SET OF TASKS —
**1)** Retype the stretch of the plea bargaining text from "But there are" through "rational course forward.".
**2)** Name every person the plea bargaining text identifies by name.
**3)** According to the plea bargaining text, what maximum sentence did Szafranski face if convicted at trial on all counts?

TEXT —
Last month, a white collar defendant in Florida faced a decision regarding how to proceed in a case with yet another staggering trial penalty. Michael Szafranski was an investment advisor in Florida who served as a “verifier” for $200 million worth of transactions related to the $1.2 billion Ponzi scheme lead by former attorney Scott Rothstein. Rothstein had previously pleaded guilty in the case and cooperated with authorities in offering evidence against other members of the scheme. In 2015, Szafranski was indicted on eleven counts of wire fraud and one count of conspiracy. If convicted at trial on all counts, he faced a maximum sentence of 225 years in prison. Prosecutors, however, offered him a deal. If Szafranski pleaded guilty and cooperated with authorities, he would receive only thirty months in prison. Facing a trial penalty of potentially hundreds of years, Szafranski did what anyone else would do and pleaded guilty.
These first two stories present us with both the good and bad sides of plea bargaining. By offering defendant’s incentives to plead guilty, the government is able to secure a conviction, while preserving valuable and scarce resources by avoiding a long and costly trial. In cases involving multiple defendants and complex frauds, such as the Rothstein Ponzi case, plea bargaining also offers the government the ability to convince defendants to cooperate and provide evidence against others. For defendants, particularly ones against whom there is significant evidence, plea bargaining provides a means for securing a definitive result and, potentially, a significantly reduced sentence in return relinquishing their constitutional right to trial, accepting responsibility for their actions, and cooperating with authorities. These are the rewards acquired by prosecutors and defendants by allowing the plea bargaining system to thrive.
But there are also costs associated with bargained justice. For defendants like Lee Wollard and Michael Szafranski, the plea bargaining system makes it extremely costly to exercise their constitutional right to trial. Should defendants’ sentences be increased by years, decades, centuries if they reject plea offers and proceed to trial? In considering this question, we must remember that both factually guilty and factually innocent defendants enter the criminal justice system every day. The role of the system is to determine who is properly within its grasps and who should be found innocent and released. But plea bargaining interferes with this fundamental process because the incentives to plead guilty are often so great that even the innocent will falsely confess if it is the rational course forward.

Scene question records
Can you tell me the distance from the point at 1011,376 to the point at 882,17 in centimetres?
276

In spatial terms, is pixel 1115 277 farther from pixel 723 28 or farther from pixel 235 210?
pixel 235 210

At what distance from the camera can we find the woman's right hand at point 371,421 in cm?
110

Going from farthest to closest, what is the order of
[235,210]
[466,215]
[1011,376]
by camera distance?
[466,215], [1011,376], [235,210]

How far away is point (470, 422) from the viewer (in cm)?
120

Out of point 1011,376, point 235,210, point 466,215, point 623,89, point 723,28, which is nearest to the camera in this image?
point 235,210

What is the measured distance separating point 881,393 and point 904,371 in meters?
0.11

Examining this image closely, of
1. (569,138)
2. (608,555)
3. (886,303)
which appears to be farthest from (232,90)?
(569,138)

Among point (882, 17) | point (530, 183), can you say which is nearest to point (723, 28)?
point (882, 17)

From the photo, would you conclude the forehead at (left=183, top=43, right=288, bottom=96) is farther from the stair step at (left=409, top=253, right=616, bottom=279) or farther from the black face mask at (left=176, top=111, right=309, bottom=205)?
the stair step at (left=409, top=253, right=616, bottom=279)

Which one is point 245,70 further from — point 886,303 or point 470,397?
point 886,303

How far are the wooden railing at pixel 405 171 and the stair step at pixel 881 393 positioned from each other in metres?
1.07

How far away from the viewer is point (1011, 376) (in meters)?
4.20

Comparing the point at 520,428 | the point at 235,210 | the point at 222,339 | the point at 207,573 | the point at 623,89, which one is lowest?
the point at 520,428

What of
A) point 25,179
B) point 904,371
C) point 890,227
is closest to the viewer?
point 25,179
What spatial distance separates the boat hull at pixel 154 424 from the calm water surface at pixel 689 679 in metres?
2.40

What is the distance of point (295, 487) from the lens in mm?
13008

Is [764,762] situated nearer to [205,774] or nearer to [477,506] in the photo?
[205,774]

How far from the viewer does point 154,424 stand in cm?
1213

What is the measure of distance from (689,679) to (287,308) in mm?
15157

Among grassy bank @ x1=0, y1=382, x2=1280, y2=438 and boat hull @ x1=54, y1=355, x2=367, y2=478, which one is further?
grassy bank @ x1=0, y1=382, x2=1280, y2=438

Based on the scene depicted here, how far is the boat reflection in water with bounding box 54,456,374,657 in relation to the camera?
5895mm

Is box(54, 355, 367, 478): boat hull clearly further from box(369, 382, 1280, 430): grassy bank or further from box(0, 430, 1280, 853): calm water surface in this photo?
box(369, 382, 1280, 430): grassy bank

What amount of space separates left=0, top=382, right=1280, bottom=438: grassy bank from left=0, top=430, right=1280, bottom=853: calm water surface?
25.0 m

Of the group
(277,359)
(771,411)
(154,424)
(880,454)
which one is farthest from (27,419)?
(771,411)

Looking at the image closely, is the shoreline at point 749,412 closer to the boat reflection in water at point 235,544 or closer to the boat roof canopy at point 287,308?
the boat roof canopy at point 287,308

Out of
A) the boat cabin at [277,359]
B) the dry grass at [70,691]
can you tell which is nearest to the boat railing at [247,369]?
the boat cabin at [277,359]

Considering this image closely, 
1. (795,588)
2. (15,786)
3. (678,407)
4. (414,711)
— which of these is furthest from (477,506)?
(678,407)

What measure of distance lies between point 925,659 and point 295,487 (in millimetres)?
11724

THE REPLIES —
**1)**
But there are also costs associated with bargained justice. For defendants like Lee Wollard and Michael Szafranski, the plea bargaining system makes it extremely costly to exercise their constitutional right to trial. Should defendants’ sentences be increased by years, decades, centuries if they reject plea offers and proceed to trial? In considering this question, we must remember that both factually guilty and factually innocent defendants enter the criminal justice system every day. The role of the system is to determine who is properly within its grasps and who should be found innocent and released. But plea bargaining interferes with this fundamental process because the incentives to plead guilty are often so great that even the innocent will falsely confess if it is the rational course forward.

**2)** Michael Szafranski, Scott Rothstein, Lee Wollard

**3)** 225 years in prison